Ranjit Fernando

Personal information
- Full name: Edward Ranjit Fernando
- Born: 22 February 1944 (age 82) Colombo, British Ceylon
- Batting: Right-handed
- Role: Wicketkeeper

International information
- National side: Sri Lanka;
- ODI debut (cap 2): 7 June 1975 v West Indies
- Last ODI: 14 June 1975 v Pakistan

Career statistics
| Competition | ODI | FC |
| Matches | 3 | 38 |
| Runs scored | 47 | 1,349 |
| Batting average | 15.66 | 22.11 |
| 100s/50s | 0/0 | 0/5 |
| Top score | 22 | 81 |
| Catches/stumpings | 0/0 | 50/15 |
- Source: Cricinfo, 24 February 2017

= Ranjit Fernando =

Sri Lankan cricketer (born 1944)

Edward Ranjit Fernando (born 22 February 1944) is a former Sri Lankan cricketer who played three One Day Internationals, all of which were during the 1975 Cricket World Cup during which he was the wicket-keeper and opening batsman. In September 2018, he was one of 49 former Sri Lankan cricketers felicitated by Sri Lanka Cricket, to honour them for their services before Sri Lanka became a full member of the International Cricket Council (ICC). He is married to Sri Lankan entrepreneur Ramani Fernando and they have four children, Rashika Fernando, Rishen Fernando, Rehan Fernando and Rakhil Fernando.

==Early career==
He started playing first eleven school cricket at St. Benedict's College, Colombo, in 1960 and was a leading schoolboy cricketer in his time being amongst the best wicket keeper - batsman. He was adjudged the Schoolboy Cricketer of the Year in 1964.

==Domestic career==
Almost straight from school he was picked to tour India with the Ceylon team in 1964 under Michael Tissera. Although he didn't play in the unofficial tests, Ceylon beat India in the third unofficial test which was the country's first major victory overseas. He was selected to tour England with the Ceylon team in 1968, but the tour was cancelled just before it was due to begin.

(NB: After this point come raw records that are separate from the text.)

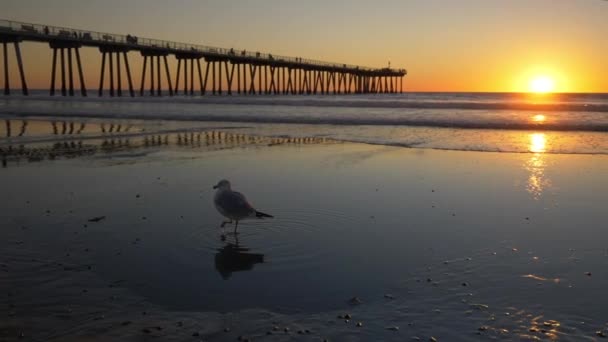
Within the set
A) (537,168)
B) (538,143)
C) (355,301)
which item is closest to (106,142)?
(537,168)

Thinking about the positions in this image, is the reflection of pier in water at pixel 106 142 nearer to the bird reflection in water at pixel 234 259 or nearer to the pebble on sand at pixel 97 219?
the pebble on sand at pixel 97 219

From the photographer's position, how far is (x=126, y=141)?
11109 mm

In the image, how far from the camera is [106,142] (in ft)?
35.7

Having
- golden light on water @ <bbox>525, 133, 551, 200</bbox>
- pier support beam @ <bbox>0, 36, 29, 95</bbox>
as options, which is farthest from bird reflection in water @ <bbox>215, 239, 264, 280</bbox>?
pier support beam @ <bbox>0, 36, 29, 95</bbox>

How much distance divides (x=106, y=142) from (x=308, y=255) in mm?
8230

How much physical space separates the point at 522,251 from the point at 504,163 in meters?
4.52

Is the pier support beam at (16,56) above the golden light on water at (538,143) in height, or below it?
above

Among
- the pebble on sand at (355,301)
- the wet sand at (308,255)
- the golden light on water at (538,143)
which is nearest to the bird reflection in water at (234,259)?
the wet sand at (308,255)

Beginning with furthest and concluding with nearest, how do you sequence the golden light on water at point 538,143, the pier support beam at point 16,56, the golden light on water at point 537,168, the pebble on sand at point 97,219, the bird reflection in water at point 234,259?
the pier support beam at point 16,56, the golden light on water at point 538,143, the golden light on water at point 537,168, the pebble on sand at point 97,219, the bird reflection in water at point 234,259

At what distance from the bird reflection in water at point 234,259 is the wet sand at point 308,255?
0.02m

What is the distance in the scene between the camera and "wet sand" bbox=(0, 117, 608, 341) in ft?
8.87

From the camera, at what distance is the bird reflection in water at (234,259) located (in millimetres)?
3557

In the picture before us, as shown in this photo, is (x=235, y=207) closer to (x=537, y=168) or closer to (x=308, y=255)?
(x=308, y=255)

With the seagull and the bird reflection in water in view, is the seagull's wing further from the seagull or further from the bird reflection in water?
the bird reflection in water
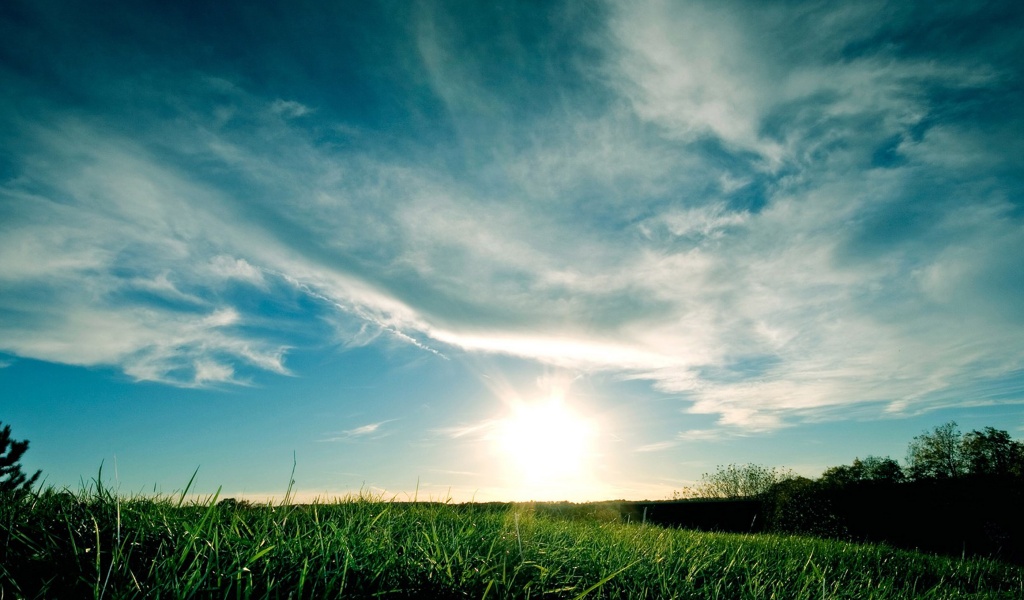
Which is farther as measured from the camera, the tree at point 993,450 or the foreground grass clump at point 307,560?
the tree at point 993,450

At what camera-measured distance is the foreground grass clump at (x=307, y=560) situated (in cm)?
177

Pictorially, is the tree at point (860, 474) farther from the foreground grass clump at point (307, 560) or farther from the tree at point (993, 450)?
the foreground grass clump at point (307, 560)

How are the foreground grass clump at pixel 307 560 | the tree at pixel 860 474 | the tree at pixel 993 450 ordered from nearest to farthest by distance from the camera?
1. the foreground grass clump at pixel 307 560
2. the tree at pixel 860 474
3. the tree at pixel 993 450

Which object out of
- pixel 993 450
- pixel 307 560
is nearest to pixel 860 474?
pixel 993 450

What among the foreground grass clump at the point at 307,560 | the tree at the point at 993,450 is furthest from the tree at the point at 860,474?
the foreground grass clump at the point at 307,560

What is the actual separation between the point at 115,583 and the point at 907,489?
20.6 meters

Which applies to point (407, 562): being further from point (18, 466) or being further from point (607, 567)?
Answer: point (18, 466)

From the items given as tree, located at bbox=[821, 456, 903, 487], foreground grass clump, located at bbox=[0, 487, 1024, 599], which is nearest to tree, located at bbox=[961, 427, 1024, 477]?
tree, located at bbox=[821, 456, 903, 487]

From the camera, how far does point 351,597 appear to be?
187 cm

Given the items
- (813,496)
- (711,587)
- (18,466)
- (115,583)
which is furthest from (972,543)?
(18,466)

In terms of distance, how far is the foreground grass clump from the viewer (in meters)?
1.77

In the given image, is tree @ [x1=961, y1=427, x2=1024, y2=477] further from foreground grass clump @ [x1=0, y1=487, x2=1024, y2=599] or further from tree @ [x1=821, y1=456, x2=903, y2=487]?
foreground grass clump @ [x1=0, y1=487, x2=1024, y2=599]

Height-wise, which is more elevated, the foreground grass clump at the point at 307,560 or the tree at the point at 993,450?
the tree at the point at 993,450

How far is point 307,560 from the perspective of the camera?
74.4 inches
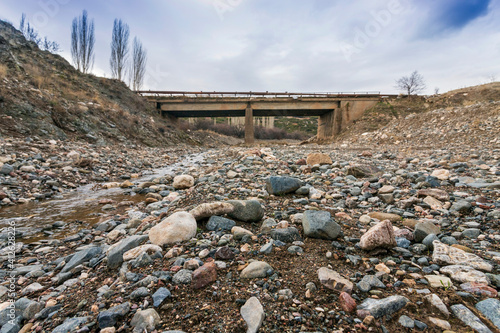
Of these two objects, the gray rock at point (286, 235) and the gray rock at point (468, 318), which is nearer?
the gray rock at point (468, 318)

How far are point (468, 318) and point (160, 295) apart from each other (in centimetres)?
170

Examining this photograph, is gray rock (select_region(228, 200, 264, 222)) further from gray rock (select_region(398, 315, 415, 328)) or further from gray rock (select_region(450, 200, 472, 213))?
gray rock (select_region(450, 200, 472, 213))

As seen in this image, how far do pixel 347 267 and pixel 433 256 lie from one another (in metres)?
0.72

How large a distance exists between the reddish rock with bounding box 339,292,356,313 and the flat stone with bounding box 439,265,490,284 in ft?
2.67

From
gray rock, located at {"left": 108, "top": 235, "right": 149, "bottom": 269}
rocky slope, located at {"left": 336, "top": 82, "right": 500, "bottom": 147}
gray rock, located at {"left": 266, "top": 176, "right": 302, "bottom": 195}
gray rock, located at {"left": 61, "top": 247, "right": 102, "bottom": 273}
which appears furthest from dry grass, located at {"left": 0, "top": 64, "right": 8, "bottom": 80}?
rocky slope, located at {"left": 336, "top": 82, "right": 500, "bottom": 147}

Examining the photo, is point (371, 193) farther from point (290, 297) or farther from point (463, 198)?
point (290, 297)

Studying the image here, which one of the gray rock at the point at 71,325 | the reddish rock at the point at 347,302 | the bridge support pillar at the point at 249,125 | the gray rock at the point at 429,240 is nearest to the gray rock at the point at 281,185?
the gray rock at the point at 429,240

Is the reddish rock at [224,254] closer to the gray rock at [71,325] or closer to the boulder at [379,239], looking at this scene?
the gray rock at [71,325]

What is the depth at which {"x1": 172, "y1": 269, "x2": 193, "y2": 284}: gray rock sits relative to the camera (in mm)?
1521

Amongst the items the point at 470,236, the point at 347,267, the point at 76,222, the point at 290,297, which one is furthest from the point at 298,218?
the point at 76,222

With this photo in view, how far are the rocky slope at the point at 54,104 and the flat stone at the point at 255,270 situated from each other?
388 inches

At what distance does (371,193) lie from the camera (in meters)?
3.49

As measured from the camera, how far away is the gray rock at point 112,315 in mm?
1238

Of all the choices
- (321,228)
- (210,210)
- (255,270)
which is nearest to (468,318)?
(321,228)
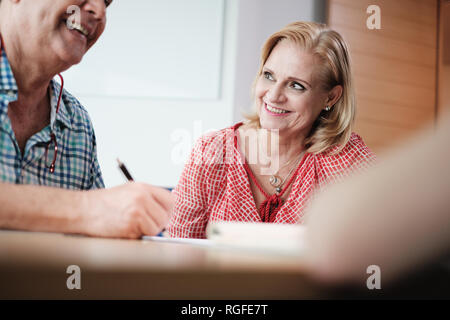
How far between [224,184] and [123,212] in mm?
668

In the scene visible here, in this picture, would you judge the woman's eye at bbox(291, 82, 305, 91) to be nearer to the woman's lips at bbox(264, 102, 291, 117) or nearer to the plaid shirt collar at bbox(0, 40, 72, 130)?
the woman's lips at bbox(264, 102, 291, 117)

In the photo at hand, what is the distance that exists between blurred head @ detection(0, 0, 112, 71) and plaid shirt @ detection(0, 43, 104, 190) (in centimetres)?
5

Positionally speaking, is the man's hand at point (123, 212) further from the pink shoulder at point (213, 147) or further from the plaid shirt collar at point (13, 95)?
the pink shoulder at point (213, 147)

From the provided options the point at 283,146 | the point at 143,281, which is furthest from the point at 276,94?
the point at 143,281

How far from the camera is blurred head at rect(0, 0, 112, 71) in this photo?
0.77 m

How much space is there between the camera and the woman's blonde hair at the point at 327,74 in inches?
48.8

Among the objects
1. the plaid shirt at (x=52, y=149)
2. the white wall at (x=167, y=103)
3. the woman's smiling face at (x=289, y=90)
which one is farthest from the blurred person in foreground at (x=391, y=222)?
the white wall at (x=167, y=103)

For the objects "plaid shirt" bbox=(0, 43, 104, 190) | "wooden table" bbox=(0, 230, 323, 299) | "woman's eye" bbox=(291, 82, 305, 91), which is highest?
"woman's eye" bbox=(291, 82, 305, 91)

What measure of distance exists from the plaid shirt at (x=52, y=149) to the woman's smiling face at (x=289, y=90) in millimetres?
586

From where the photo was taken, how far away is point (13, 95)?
2.39ft

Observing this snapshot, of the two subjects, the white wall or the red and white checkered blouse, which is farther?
the white wall

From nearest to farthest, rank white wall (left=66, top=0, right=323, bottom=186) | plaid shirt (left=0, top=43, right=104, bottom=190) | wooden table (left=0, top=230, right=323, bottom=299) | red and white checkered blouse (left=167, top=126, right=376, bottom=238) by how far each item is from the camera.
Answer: wooden table (left=0, top=230, right=323, bottom=299) < plaid shirt (left=0, top=43, right=104, bottom=190) < red and white checkered blouse (left=167, top=126, right=376, bottom=238) < white wall (left=66, top=0, right=323, bottom=186)

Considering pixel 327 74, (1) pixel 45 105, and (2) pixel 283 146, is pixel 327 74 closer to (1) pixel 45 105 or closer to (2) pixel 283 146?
(2) pixel 283 146

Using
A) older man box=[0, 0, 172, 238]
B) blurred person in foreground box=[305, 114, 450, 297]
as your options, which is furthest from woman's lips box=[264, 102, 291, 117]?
blurred person in foreground box=[305, 114, 450, 297]
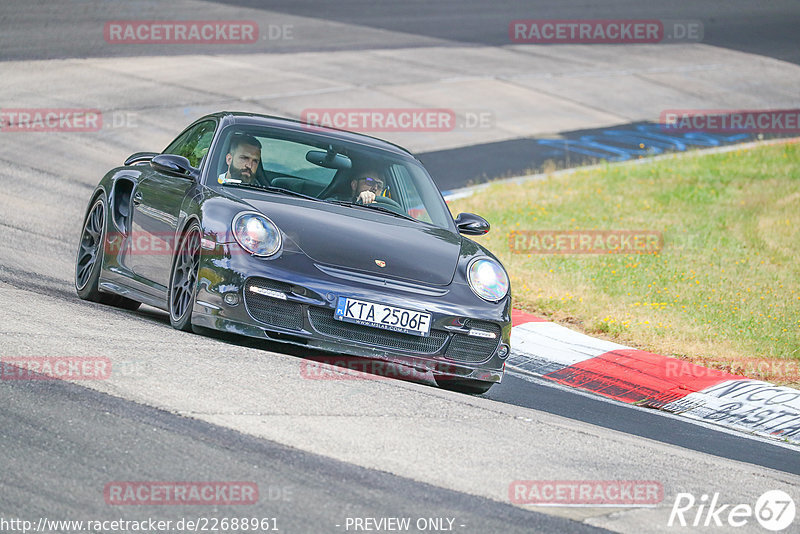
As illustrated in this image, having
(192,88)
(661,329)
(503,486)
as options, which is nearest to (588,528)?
(503,486)

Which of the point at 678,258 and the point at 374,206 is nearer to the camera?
the point at 374,206

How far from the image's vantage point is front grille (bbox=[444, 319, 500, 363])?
7191 mm

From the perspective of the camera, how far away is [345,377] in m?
6.68

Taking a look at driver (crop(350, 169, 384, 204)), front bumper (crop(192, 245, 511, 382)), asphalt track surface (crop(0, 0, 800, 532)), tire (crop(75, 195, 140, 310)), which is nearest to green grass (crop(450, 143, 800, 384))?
asphalt track surface (crop(0, 0, 800, 532))

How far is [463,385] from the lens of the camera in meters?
7.77

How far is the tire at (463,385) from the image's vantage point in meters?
7.72

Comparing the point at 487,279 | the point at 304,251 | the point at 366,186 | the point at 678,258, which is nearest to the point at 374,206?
the point at 366,186

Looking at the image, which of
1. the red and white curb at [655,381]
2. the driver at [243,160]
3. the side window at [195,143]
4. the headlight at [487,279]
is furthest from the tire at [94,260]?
the red and white curb at [655,381]

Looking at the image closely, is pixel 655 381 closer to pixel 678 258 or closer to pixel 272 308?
pixel 272 308

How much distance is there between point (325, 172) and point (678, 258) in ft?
19.9

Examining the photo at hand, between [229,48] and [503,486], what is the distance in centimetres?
2049

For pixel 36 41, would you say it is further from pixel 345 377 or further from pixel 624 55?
pixel 345 377

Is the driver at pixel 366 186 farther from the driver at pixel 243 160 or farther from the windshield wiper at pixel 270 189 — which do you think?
the driver at pixel 243 160

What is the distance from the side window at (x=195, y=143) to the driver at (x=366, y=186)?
102 cm
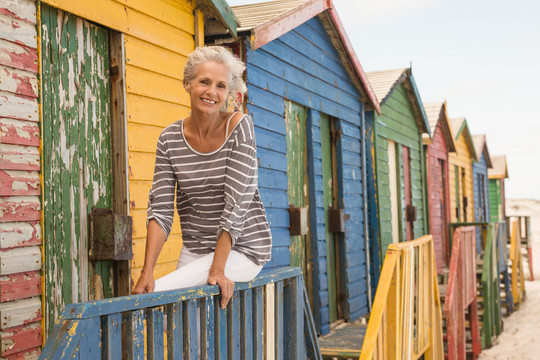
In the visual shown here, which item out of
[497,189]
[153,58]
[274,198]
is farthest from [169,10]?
[497,189]

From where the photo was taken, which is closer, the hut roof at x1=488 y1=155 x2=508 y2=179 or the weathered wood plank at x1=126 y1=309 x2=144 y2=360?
the weathered wood plank at x1=126 y1=309 x2=144 y2=360

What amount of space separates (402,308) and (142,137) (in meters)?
2.57

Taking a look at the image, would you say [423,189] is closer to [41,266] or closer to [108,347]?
[41,266]

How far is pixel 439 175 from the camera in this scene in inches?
595

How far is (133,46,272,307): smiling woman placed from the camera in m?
2.67

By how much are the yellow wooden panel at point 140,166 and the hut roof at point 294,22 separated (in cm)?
162

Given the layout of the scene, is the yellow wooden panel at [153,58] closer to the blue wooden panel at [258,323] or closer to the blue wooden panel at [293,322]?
the blue wooden panel at [293,322]

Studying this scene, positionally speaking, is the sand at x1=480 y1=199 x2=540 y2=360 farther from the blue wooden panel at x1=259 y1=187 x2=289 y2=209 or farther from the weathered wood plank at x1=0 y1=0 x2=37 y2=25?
the weathered wood plank at x1=0 y1=0 x2=37 y2=25

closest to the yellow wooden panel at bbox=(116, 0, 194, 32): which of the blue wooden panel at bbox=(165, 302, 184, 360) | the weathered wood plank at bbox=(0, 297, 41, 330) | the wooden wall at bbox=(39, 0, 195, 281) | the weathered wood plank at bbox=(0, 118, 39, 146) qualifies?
the wooden wall at bbox=(39, 0, 195, 281)

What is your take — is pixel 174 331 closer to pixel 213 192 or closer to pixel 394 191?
pixel 213 192

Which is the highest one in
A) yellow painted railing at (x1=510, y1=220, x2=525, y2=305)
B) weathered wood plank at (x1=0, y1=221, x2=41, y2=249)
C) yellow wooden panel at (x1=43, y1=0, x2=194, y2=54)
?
yellow wooden panel at (x1=43, y1=0, x2=194, y2=54)

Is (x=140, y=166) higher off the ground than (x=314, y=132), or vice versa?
(x=314, y=132)

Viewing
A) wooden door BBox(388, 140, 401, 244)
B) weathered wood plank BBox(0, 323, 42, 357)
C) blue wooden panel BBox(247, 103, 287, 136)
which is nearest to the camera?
weathered wood plank BBox(0, 323, 42, 357)

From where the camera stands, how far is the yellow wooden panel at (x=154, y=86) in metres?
4.41
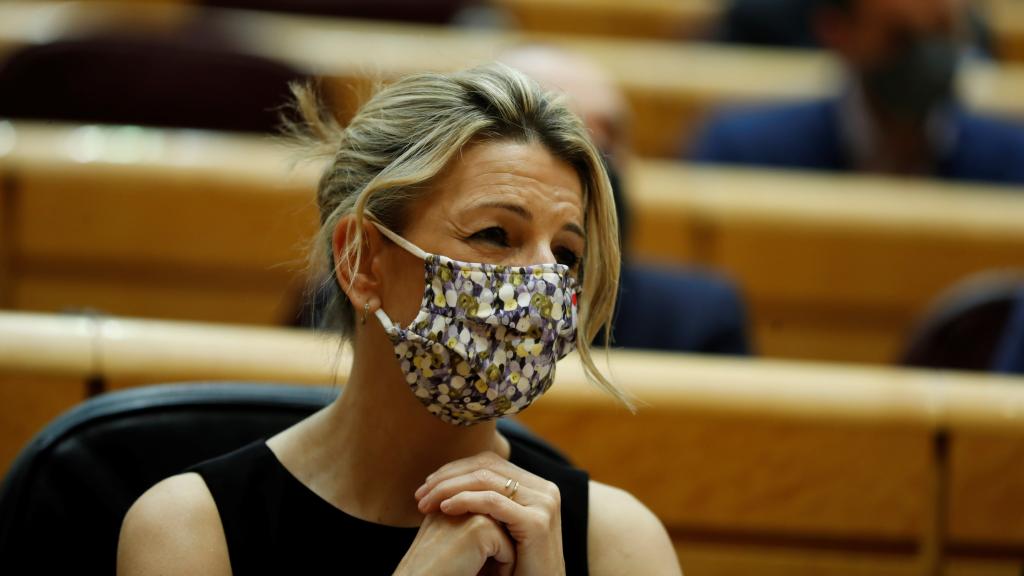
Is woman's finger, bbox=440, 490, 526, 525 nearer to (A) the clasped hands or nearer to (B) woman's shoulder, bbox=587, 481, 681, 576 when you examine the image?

He won his first test (unofficial) Cap against Colin Cowdrey's England touring team in an unofficial test match in 1969 and since then played representatively for Ceylon/ Sri Lanka in unofficial tests and ODI both at home and abroad regularly, until retiring in 1979.

He represented the Nondescripts Cricket Club from 1963 to 1979 and played in the Premier Division for an unbroken period of 16 years, captaining the club to many championship titles.

==Beyond cricket==
Having qualified as an Advanced Coach in 1982 with the National Cricket Association in England he served as one of the National coaches in Sri Lanka as soon as Sri Lanka was admitted as a full member of the ICC and was also instrumental in setting up a structured National Coaching Plan in the country.

He toured with the Sri Lanka team, on its first official test tour as Assistant Manager handling the cricket aspects of the tour and continued to serve in national team management capacities from time to time for a number of years, juggling assignments with his own business responsibilities. He served on the executive committee of the Board of Control for Cricket in Sri Lanka for 12 consecutive years, serving on the Coaching Committee for most of the time. He worked tirelessly concentrating on the aspects of fielding, and Sri Lanka's consistent development in fielding standards, even up to the winning of the World Cup in 1996 is attributed to his efforts.

He also served as the Executive Secretary (Voluntary) of the Sri Lanka Cricket Foundation which was set up to support the needs of cricket in Sri Lanka, in keeping with its newly acquired status as a full member of the ICC. He succeeded the first Executive Secretary Mahinda Wijesinghe and conducted the affairs of the organization for three years. He also served as a National Selector from 1983 to 1988, and also in 2011, and was on the ICC Cricket Committee for a period, representing Sri Lanka.

Having been introduced to television cricket commentary initially at the Cricketers Benevolent Fund Series (CBFS) in Sharjah, Ranjit Fernando has been the voice of Sri Lanka Cricket working as a TV commentator on almost all Sri Lankan series and other international engagements for a long time.

He is currently a member of Coaching Committee of Sri Lanka Cricket. In 2025, his alma matar, St Benedict's Collage named an annual cricket fixture against St. Peter's Collage in his honour, Kumar Boralessa-Ranjit Fernando Trophy.